→ **What the task asks**
The response should consist only of the lines from the one with "Panoramic Rooftop overlooking" to the end of the data below, copied exactly and without pictures.

→ **Provided information**
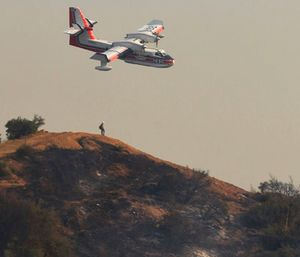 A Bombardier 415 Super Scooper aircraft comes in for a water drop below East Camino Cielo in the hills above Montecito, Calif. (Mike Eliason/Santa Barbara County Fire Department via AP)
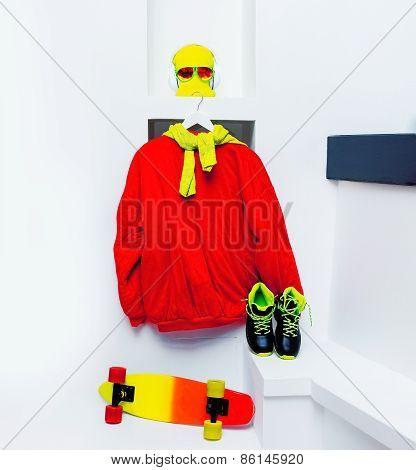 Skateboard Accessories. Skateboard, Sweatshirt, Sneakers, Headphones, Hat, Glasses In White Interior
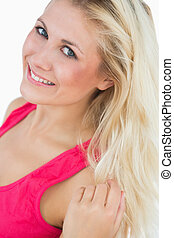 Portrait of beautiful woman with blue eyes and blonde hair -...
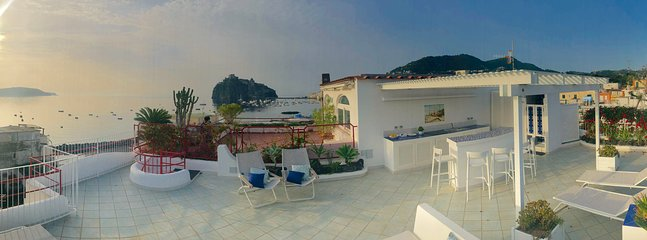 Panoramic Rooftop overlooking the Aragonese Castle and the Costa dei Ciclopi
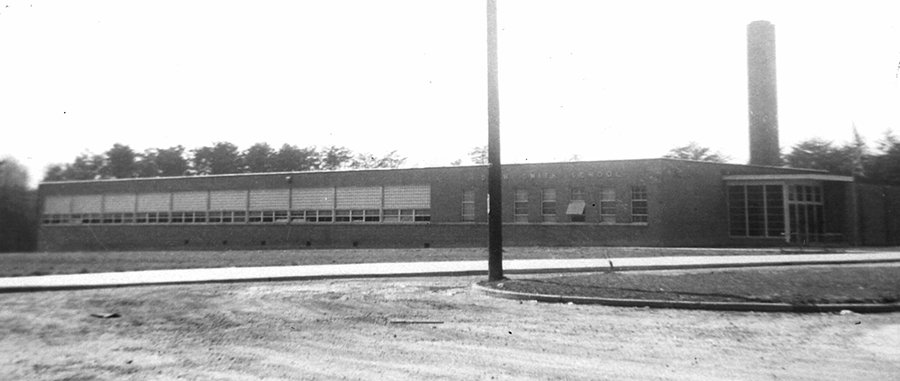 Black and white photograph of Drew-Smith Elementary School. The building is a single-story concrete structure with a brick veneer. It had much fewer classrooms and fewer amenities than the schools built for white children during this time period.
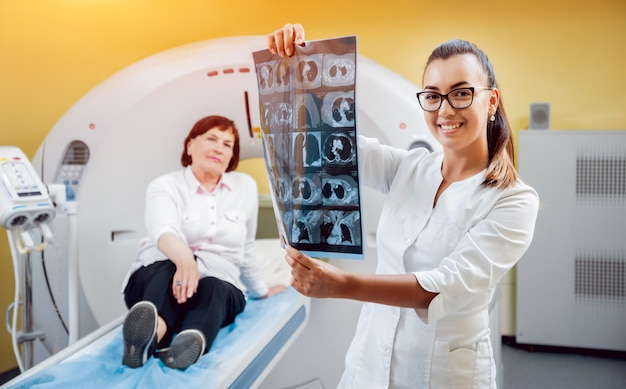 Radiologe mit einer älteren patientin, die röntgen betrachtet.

→ **Answer section**
 Panoramic Rooftop overlooking the Aragonese Castle and the Costa dei Ciclopi
 Black and white photograph of Drew-Smith Elementary School. The building is a single-story concrete structure with a brick veneer. It had much fewer classrooms and fewer amenities than the schools built for white children during this time period.
 Radiologe mit einer älteren patientin, die röntgen betrachtet.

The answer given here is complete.